Data Vault focuses on traceability and raw fidelity. You split data into:

  • Hubs – Business keys (e.g., customer_id)

  • Satellites – Attributes (e.g., email, signup_date)

  • Links – Relationships (e.g., customer ↔ payment)


Step 1: Create a Customer Hub

-- hub_customer.sql
select distinct
  contact_id as customer_key,
  md5(contact_id) as hub_customer_id
from {{ ref('stg_hubspot_contacts') }}

Step 2: Create Satellite for Attributes

-- sat_customer_profile.sql
select
  md5(contact_id) as hub_customer_id,
  email,
  lifecycle_stage,
  signup_date,
  current_timestamp as record_loaded_at
from {{ ref('stg_hubspot_contacts') }}

-- link_customer_payment.sql
select
  md5(h.contact_id) as hub_customer_id,
  md5(p.customer_id) as hub_payment_id,
  current_timestamp as link_loaded_at
from {{ ref('stg_hubspot_contacts') }} h
inner join {{ ref('stg_stripe_payments') }} p
  on h.contact_id = p.customer_id

This structure is verbose but provides maximum historical traceability.

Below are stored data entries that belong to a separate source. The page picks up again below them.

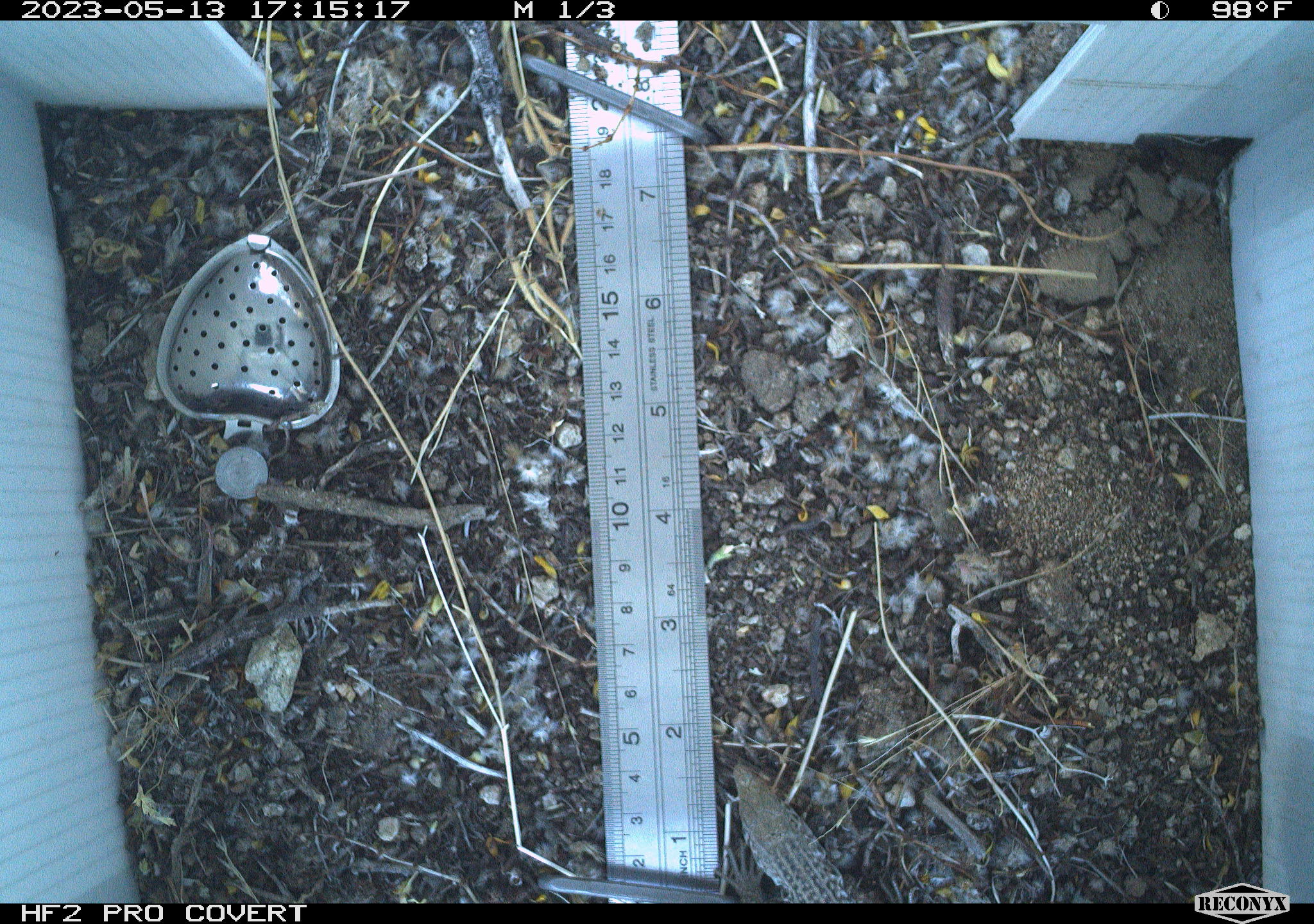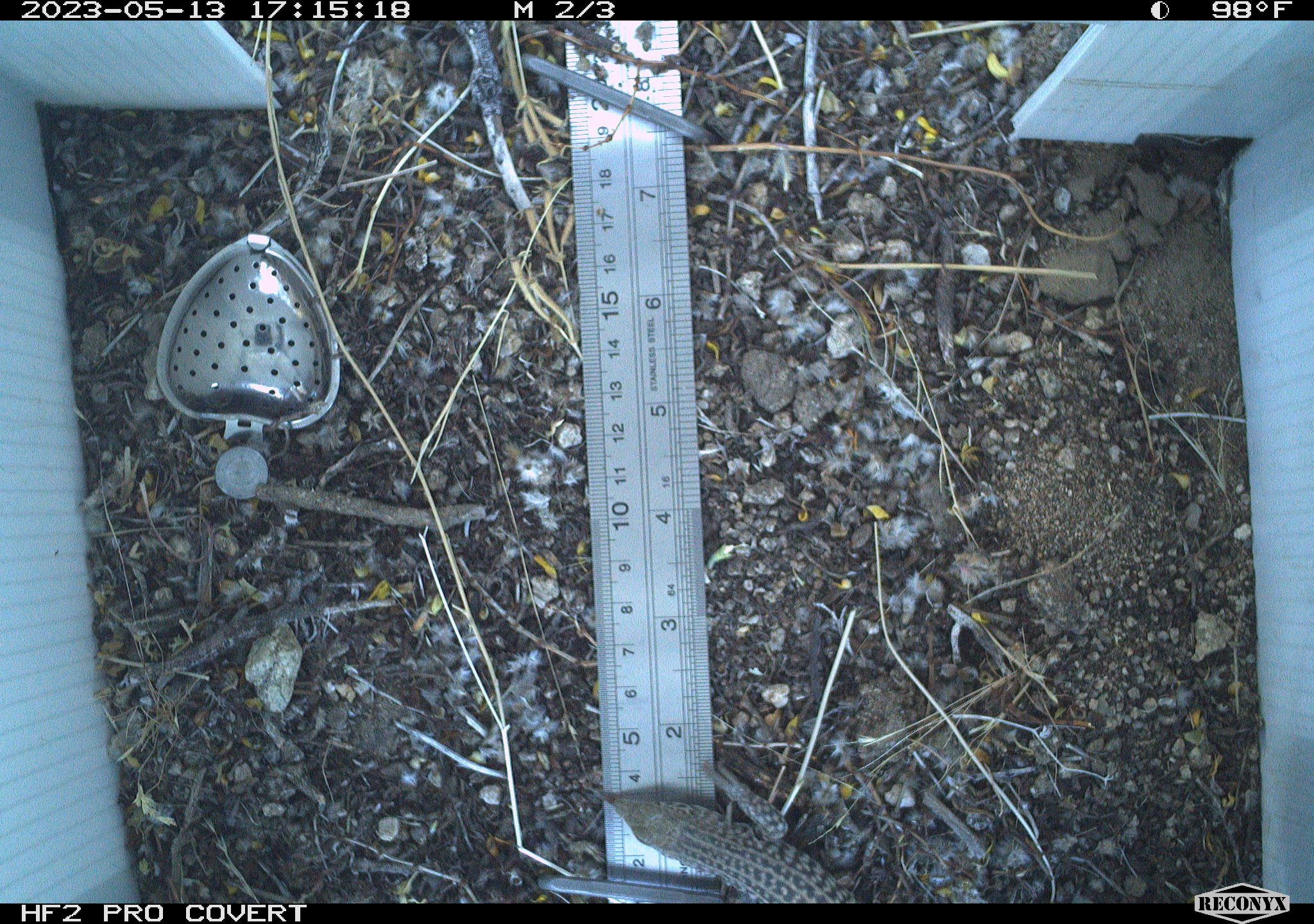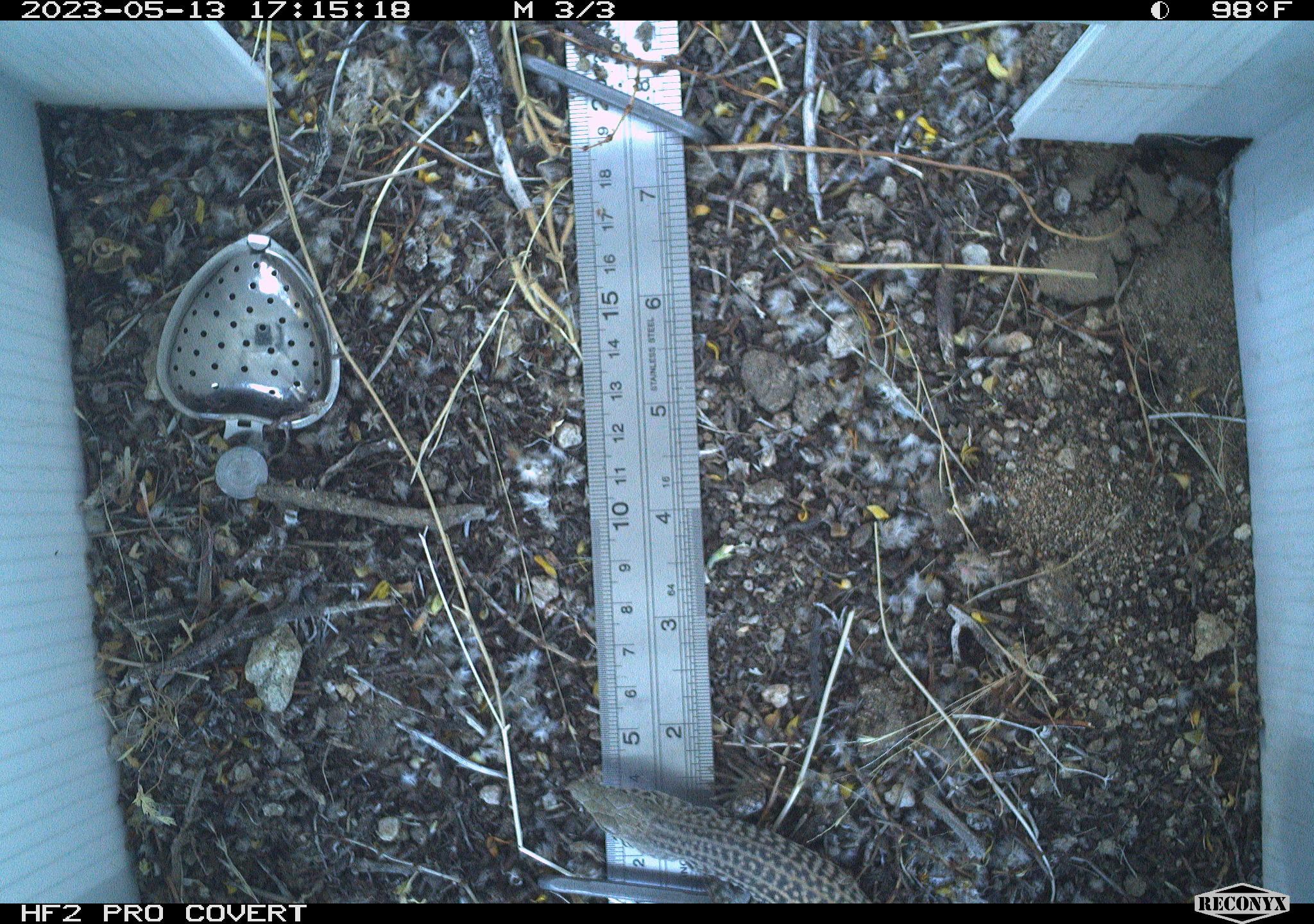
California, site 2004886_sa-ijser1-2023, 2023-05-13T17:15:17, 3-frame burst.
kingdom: Animalia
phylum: Chordata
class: Reptilia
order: Squamata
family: Teiidae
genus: Aspidoscelis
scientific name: Aspidoscelis tigris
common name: western whiptail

🧭 Which Model Should You Choose?

Use CaseRecommended Approach
Fast dashboarding and ease of use⭐ Star Schema
Shared dimensions across teams❄️ Snowflake Schema
Full auditability and data traceability🔐 Data Vault

You don’t have to stick to just one—many teams use Star Schema in the marts, but Snowflake or Vault patterns in the staging layer depending on the business domain and data quality.


Final Thoughts

Dimensional modeling is where your dbt project truly becomes analytics-ready. Whether you're serving dashboards, analysts, or executive reporting, the structure you choose impacts everything—speed, scale, and trust.